What you need to do
Reproduce verbatim the lines of the items below, starting with the line that contains "this 1288×947 image." and going on through the line that contains "overturned vehicle [306, 204, 511, 386]", both included. Output those lines only.

** Start Supplied material **

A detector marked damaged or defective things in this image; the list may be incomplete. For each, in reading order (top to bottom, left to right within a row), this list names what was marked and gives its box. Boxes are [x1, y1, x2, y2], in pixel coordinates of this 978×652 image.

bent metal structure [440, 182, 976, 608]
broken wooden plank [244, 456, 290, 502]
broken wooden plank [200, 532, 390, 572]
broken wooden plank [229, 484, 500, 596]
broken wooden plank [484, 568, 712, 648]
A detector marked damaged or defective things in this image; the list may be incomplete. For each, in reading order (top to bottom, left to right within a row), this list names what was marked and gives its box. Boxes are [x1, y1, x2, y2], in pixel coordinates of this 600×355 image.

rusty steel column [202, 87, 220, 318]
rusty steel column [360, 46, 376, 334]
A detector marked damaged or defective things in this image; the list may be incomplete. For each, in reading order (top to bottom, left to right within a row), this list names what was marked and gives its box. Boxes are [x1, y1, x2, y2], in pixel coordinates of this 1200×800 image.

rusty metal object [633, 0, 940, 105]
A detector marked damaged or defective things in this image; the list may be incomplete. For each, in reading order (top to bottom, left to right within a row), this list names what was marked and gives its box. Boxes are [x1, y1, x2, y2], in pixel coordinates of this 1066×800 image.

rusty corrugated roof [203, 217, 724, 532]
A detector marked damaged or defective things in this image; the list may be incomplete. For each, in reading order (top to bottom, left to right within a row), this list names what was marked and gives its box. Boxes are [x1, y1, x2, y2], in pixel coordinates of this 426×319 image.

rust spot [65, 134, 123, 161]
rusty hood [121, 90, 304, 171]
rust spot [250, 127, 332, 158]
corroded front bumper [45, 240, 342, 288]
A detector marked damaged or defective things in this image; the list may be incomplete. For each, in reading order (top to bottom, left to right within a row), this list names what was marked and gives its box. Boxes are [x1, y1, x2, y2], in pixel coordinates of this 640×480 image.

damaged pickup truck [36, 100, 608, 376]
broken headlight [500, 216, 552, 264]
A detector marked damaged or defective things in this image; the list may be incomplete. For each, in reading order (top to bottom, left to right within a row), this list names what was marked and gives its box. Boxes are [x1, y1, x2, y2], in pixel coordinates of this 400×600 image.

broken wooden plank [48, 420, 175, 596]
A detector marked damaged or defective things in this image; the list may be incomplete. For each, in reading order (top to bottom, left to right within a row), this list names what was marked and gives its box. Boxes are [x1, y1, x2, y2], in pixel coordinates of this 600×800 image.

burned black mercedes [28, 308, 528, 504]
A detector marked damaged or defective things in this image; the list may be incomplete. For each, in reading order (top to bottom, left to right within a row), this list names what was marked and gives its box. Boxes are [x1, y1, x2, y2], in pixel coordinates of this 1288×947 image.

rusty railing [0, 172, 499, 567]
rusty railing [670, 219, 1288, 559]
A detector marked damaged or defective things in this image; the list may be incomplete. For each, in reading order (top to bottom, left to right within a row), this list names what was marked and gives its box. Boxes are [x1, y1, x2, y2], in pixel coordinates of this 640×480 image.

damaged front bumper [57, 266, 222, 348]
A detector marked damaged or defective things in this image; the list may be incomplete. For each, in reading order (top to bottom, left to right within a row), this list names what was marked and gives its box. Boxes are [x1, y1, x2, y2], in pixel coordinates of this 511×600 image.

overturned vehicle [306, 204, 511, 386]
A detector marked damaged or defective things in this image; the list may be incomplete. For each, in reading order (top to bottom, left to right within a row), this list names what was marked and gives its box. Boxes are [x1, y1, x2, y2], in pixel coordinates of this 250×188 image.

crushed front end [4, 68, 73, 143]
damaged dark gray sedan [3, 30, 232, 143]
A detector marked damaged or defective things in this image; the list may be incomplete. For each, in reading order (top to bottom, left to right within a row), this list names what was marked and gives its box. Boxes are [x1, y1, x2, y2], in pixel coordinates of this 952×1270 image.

** End Supplied material **

Output below
A detector marked damaged or defective things in this image; the list may be incomplete. For each, in reading order (top to bottom, left to right within a row), this list names what was marked and gives its box. Boxes are [x1, y1, x2, y2], in pixel coordinates of this 1288×947 image.

rusty railing [0, 172, 499, 567]
rusty railing [670, 219, 1288, 559]
A detector marked damaged or defective things in this image; the list may be incomplete. For each, in reading order (top to bottom, left to right within a row), this list names what was marked and gives its box. Boxes are [x1, y1, x2, y2], in pixel coordinates of this 640×480 image.

damaged front bumper [57, 266, 222, 348]
A detector marked damaged or defective things in this image; the list may be incomplete. For each, in reading order (top to bottom, left to right within a row), this list names what was marked and gives its box. Boxes are [x1, y1, x2, y2], in pixel coordinates of this 511×600 image.

overturned vehicle [306, 204, 511, 386]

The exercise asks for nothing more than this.